= Norwich Sanctuary Map =

1541 map of Norwich, England

The Norwich Sanctuary Map is an incomplete map of the city of Norwich, England that intended to show all of the city's places of sanctuary. It is the first surviving example of the involvement of the city in cartography. Though badly damaged, it is one of two surviving maps that resulted from an act limiting and recording sanctuary towns in 1540, the other being of the city of York. It was rediscovered and copied by Reverend William Hudson in 1889.

== Description ==
The original map is large and made of vellum, and is a bird's-eye view of Norwich. The map only shows six churches and Norwich Cathedral, and also shows the line of the city walls, its gates, and five river bridges. It shows the Norwich Guildhall and next to it a pillory. It also shows groups of houses, including those between St Stephen's church and St Peter Mancroft, all of which are marked with chimney stacks; these were not usually common in vernacular buildings at this time. There are no names for the roads, and as far as is known many parts of the map are vacant. A green line demarcates an area that surrounds St Stephen and the tenements between that church and St Peter Mancroft.

== History ==
The map results from the Sanctuaries Act 1540 (32 Hen. 8. c. 12), which significantly modified sanctuary and required mandated commissions to establish boundaries and other details under which sanctuaries were to operate. In February 1541, letters were sent to sanctuary towns, requiring them to designate "such places within the towns [...] as might be convenient for twenty sanctuary men, the least noisome and incommodious for the said towns". The map was thus intended to show all of the city's places of sanctuary. Mayor of Norwich Robert Leche, as well as Sir Roger Townesend, Sir William Paston, and sergeant at law Robert Townesend, submitted it to the King of England.

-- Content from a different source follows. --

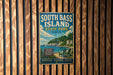 A vintage metal sign for South Bass Island State Park in Ohio, featuring a scenic image of a beach and lake with a lighthouse.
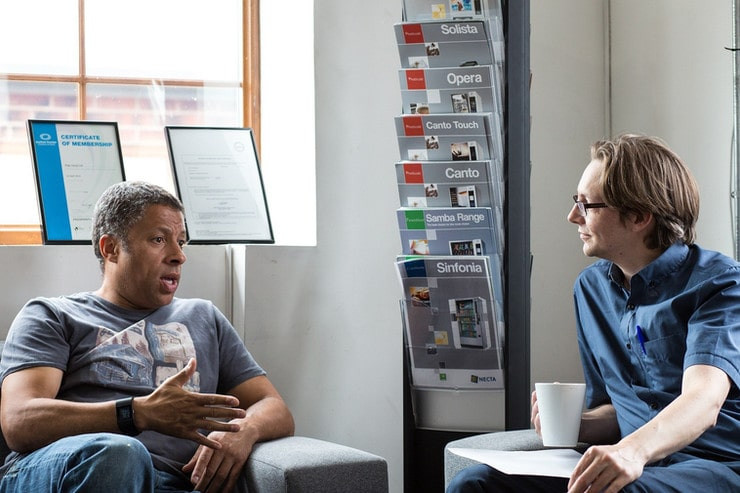 Two people having a conversation, listening to one another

Thomas Boswell, a painter, was later paid to correct the map; a reference in the city chamberlain's account in 1541 reads:

Paid to Thomas Boswell paynter for correcting of a platte that was set up at this term for the establishing of the Seyntwary [sanctuary] within the cyte according to the statute 6s. 8d.

The original vellum map was held in the Public Record Office of the city, and sustained significant damage. This makes it unclear whether the vacant secitons of the map were actually vacant in this original version. This map was succeeded by William Cuningham's 1558 prospect of the city. In 1889, the map was rediscovered by Reverend William Hudson, who reproduced it.